-- Extracted data entries --
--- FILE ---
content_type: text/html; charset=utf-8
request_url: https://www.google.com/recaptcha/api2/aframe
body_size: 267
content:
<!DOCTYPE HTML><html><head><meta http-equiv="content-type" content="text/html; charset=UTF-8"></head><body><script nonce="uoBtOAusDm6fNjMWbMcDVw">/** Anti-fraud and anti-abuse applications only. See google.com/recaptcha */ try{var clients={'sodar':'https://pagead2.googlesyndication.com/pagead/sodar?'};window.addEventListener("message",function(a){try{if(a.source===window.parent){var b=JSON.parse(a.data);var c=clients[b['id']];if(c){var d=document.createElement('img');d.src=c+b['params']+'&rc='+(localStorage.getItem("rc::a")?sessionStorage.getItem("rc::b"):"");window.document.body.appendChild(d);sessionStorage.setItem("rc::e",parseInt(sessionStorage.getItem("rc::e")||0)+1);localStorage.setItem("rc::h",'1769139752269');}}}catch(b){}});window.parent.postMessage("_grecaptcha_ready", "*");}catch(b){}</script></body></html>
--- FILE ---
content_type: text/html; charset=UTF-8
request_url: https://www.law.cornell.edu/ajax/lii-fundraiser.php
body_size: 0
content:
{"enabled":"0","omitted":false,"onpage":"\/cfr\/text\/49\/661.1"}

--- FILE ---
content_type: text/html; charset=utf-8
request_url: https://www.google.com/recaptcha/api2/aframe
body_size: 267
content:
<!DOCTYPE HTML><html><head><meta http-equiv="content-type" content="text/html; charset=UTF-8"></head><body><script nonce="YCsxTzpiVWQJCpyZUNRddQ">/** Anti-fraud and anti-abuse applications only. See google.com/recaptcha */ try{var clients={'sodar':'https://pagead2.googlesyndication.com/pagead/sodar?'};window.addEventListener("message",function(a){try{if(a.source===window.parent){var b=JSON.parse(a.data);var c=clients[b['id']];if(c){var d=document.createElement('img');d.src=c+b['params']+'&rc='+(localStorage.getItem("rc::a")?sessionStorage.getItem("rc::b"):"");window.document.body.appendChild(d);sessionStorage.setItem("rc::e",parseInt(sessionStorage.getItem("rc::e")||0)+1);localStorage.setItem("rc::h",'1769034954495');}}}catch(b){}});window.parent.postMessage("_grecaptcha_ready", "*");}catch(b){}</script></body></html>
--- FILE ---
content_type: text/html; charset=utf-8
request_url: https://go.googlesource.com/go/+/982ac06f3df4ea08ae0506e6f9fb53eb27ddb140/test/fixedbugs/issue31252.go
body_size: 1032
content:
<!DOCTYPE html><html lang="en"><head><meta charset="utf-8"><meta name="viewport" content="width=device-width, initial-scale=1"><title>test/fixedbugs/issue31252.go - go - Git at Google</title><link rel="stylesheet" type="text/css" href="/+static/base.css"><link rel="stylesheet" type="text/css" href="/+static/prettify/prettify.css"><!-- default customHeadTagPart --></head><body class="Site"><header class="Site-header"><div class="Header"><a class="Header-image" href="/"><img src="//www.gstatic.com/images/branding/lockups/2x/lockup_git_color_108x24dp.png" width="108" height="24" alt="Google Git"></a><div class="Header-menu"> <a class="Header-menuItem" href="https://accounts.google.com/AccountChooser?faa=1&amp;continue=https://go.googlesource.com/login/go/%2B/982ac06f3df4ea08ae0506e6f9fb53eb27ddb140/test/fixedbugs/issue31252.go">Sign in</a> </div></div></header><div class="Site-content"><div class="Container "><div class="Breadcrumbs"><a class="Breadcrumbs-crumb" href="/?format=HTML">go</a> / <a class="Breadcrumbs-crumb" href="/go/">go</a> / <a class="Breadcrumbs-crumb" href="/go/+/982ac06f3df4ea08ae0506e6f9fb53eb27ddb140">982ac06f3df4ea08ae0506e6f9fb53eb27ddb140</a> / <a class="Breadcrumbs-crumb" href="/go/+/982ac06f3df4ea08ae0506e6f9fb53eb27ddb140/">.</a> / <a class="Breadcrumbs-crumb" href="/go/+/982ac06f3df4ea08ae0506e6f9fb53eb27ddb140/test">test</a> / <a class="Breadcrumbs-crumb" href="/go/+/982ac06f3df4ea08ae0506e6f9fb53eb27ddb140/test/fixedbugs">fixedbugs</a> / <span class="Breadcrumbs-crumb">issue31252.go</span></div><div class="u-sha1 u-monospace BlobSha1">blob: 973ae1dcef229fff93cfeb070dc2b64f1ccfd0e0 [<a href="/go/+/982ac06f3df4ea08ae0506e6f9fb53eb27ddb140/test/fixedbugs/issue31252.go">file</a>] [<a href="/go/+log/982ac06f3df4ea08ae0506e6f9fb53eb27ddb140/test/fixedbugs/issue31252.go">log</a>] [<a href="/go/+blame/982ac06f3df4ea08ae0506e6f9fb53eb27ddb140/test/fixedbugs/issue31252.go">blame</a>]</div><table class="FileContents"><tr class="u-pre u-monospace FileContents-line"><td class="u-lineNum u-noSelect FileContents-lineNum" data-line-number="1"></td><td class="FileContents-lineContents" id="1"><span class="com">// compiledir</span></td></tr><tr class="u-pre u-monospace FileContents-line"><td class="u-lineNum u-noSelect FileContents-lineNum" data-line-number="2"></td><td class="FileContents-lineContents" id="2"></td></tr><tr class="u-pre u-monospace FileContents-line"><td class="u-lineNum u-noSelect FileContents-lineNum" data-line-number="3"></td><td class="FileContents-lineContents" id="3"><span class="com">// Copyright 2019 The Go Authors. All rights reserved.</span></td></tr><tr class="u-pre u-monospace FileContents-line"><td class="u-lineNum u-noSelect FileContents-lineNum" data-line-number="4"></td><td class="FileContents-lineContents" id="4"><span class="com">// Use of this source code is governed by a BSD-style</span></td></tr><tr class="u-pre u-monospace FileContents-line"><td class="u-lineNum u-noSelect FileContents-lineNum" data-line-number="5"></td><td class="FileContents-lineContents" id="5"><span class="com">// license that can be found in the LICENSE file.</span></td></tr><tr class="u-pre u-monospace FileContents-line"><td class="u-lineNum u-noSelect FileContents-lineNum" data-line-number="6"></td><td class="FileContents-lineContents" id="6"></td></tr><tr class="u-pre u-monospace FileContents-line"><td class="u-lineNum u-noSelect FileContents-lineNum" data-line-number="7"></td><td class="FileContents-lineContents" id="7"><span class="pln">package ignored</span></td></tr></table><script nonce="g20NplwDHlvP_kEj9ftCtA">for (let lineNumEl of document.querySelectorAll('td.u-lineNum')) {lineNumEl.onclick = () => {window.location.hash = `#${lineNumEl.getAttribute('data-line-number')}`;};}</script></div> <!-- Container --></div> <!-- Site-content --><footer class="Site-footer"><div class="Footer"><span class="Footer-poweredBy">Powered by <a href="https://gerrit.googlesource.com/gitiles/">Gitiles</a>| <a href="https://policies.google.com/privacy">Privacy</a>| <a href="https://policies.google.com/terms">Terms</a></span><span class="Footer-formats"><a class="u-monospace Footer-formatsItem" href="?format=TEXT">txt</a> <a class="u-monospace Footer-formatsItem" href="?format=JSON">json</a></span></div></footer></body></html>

-- ASSIGNMENT --
Every entry should be given again exactly as written.

-- COMPLETED TASK --
--- FILE ---
content_type: text/html; charset=utf-8
request_url: https://www.google.com/recaptcha/api2/aframe
body_size: 267
content:
<!DOCTYPE HTML><html><head><meta http-equiv="content-type" content="text/html; charset=UTF-8"></head><body><script nonce="uoBtOAusDm6fNjMWbMcDVw">/** Anti-fraud and anti-abuse applications only. See google.com/recaptcha */ try{var clients={'sodar':'https://pagead2.googlesyndication.com/pagead/sodar?'};window.addEventListener("message",function(a){try{if(a.source===window.parent){var b=JSON.parse(a.data);var c=clients[b['id']];if(c){var d=document.createElement('img');d.src=c+b['params']+'&rc='+(localStorage.getItem("rc::a")?sessionStorage.getItem("rc::b"):"");window.document.body.appendChild(d);sessionStorage.setItem("rc::e",parseInt(sessionStorage.getItem("rc::e")||0)+1);localStorage.setItem("rc::h",'1769139752269');}}}catch(b){}});window.parent.postMessage("_grecaptcha_ready", "*");}catch(b){}</script></body></html>
--- FILE ---
content_type: text/html; charset=UTF-8
request_url: https://www.law.cornell.edu/ajax/lii-fundraiser.php
body_size: 0
content:
{"enabled":"0","omitted":false,"onpage":"\/cfr\/text\/49\/661.1"}

--- FILE ---
content_type: text/html; charset=utf-8
request_url: https://www.google.com/recaptcha/api2/aframe
body_size: 267
content:
<!DOCTYPE HTML><html><head><meta http-equiv="content-type" content="text/html; charset=UTF-8"></head><body><script nonce="YCsxTzpiVWQJCpyZUNRddQ">/** Anti-fraud and anti-abuse applications only. See google.com/recaptcha */ try{var clients={'sodar':'https://pagead2.googlesyndication.com/pagead/sodar?'};window.addEventListener("message",function(a){try{if(a.source===window.parent){var b=JSON.parse(a.data);var c=clients[b['id']];if(c){var d=document.createElement('img');d.src=c+b['params']+'&rc='+(localStorage.getItem("rc::a")?sessionStorage.getItem("rc::b"):"");window.document.body.appendChild(d);sessionStorage.setItem("rc::e",parseInt(sessionStorage.getItem("rc::e")||0)+1);localStorage.setItem("rc::h",'1769034954495');}}}catch(b){}});window.parent.postMessage("_grecaptcha_ready", "*");}catch(b){}</script></body></html>
--- FILE ---
content_type: text/html; charset=utf-8
request_url: https://go.googlesource.com/go/+/982ac06f3df4ea08ae0506e6f9fb53eb27ddb140/test/fixedbugs/issue31252.go
body_size: 1032
content:
<!DOCTYPE html><html lang="en"><head><meta charset="utf-8"><meta name="viewport" content="width=device-width, initial-scale=1"><title>test/fixedbugs/issue31252.go - go - Git at Google</title><link rel="stylesheet" type="text/css" href="/+static/base.css"><link rel="stylesheet" type="text/css" href="/+static/prettify/prettify.css"><!-- default customHeadTagPart --></head><body class="Site"><header class="Site-header"><div class="Header"><a class="Header-image" href="/"><img src="//www.gstatic.com/images/branding/lockups/2x/lockup_git_color_108x24dp.png" width="108" height="24" alt="Google Git"></a><div class="Header-menu"> <a class="Header-menuItem" href="https://accounts.google.com/AccountChooser?faa=1&amp;continue=https://go.googlesource.com/login/go/%2B/982ac06f3df4ea08ae0506e6f9fb53eb27ddb140/test/fixedbugs/issue31252.go">Sign in</a> </div></div></header><div class="Site-content"><div class="Container "><div class="Breadcrumbs"><a class="Breadcrumbs-crumb" href="/?format=HTML">go</a> / <a class="Breadcrumbs-crumb" href="/go/">go</a> / <a class="Breadcrumbs-crumb" href="/go/+/982ac06f3df4ea08ae0506e6f9fb53eb27ddb140">982ac06f3df4ea08ae0506e6f9fb53eb27ddb140</a> / <a class="Breadcrumbs-crumb" href="/go/+/982ac06f3df4ea08ae0506e6f9fb53eb27ddb140/">.</a> / <a class="Breadcrumbs-crumb" href="/go/+/982ac06f3df4ea08ae0506e6f9fb53eb27ddb140/test">test</a> / <a class="Breadcrumbs-crumb" href="/go/+/982ac06f3df4ea08ae0506e6f9fb53eb27ddb140/test/fixedbugs">fixedbugs</a> / <span class="Breadcrumbs-crumb">issue31252.go</span></div><div class="u-sha1 u-monospace BlobSha1">blob: 973ae1dcef229fff93cfeb070dc2b64f1ccfd0e0 [<a href="/go/+/982ac06f3df4ea08ae0506e6f9fb53eb27ddb140/test/fixedbugs/issue31252.go">file</a>] [<a href="/go/+log/982ac06f3df4ea08ae0506e6f9fb53eb27ddb140/test/fixedbugs/issue31252.go">log</a>] [<a href="/go/+blame/982ac06f3df4ea08ae0506e6f9fb53eb27ddb140/test/fixedbugs/issue31252.go">blame</a>]</div><table class="FileContents"><tr class="u-pre u-monospace FileContents-line"><td class="u-lineNum u-noSelect FileContents-lineNum" data-line-number="1"></td><td class="FileContents-lineContents" id="1"><span class="com">// compiledir</span></td></tr><tr class="u-pre u-monospace FileContents-line"><td class="u-lineNum u-noSelect FileContents-lineNum" data-line-number="2"></td><td class="FileContents-lineContents" id="2"></td></tr><tr class="u-pre u-monospace FileContents-line"><td class="u-lineNum u-noSelect FileContents-lineNum" data-line-number="3"></td><td class="FileContents-lineContents" id="3"><span class="com">// Copyright 2019 The Go Authors. All rights reserved.</span></td></tr><tr class="u-pre u-monospace FileContents-line"><td class="u-lineNum u-noSelect FileContents-lineNum" data-line-number="4"></td><td class="FileContents-lineContents" id="4"><span class="com">// Use of this source code is governed by a BSD-style</span></td></tr><tr class="u-pre u-monospace FileContents-line"><td class="u-lineNum u-noSelect FileContents-lineNum" data-line-number="5"></td><td class="FileContents-lineContents" id="5"><span class="com">// license that can be found in the LICENSE file.</span></td></tr><tr class="u-pre u-monospace FileContents-line"><td class="u-lineNum u-noSelect FileContents-lineNum" data-line-number="6"></td><td class="FileContents-lineContents" id="6"></td></tr><tr class="u-pre u-monospace FileContents-line"><td class="u-lineNum u-noSelect FileContents-lineNum" data-line-number="7"></td><td class="FileContents-lineContents" id="7"><span class="pln">package ignored</span></td></tr></table><script nonce="g20NplwDHlvP_kEj9ftCtA">for (let lineNumEl of document.querySelectorAll('td.u-lineNum')) {lineNumEl.onclick = () => {window.location.hash = `#${lineNumEl.getAttribute('data-line-number')}`;};}</script></div> <!-- Container --></div> <!-- Site-content --><footer class="Site-footer"><div class="Footer"><span class="Footer-poweredBy">Powered by <a href="https://gerrit.googlesource.com/gitiles/">Gitiles</a>| <a href="https://policies.google.com/privacy">Privacy</a>| <a href="https://policies.google.com/terms">Terms</a></span><span class="Footer-formats"><a class="u-monospace Footer-formatsItem" href="?format=TEXT">txt</a> <a class="u-monospace Footer-formatsItem" href="?format=JSON">json</a></span></div></footer></body></html>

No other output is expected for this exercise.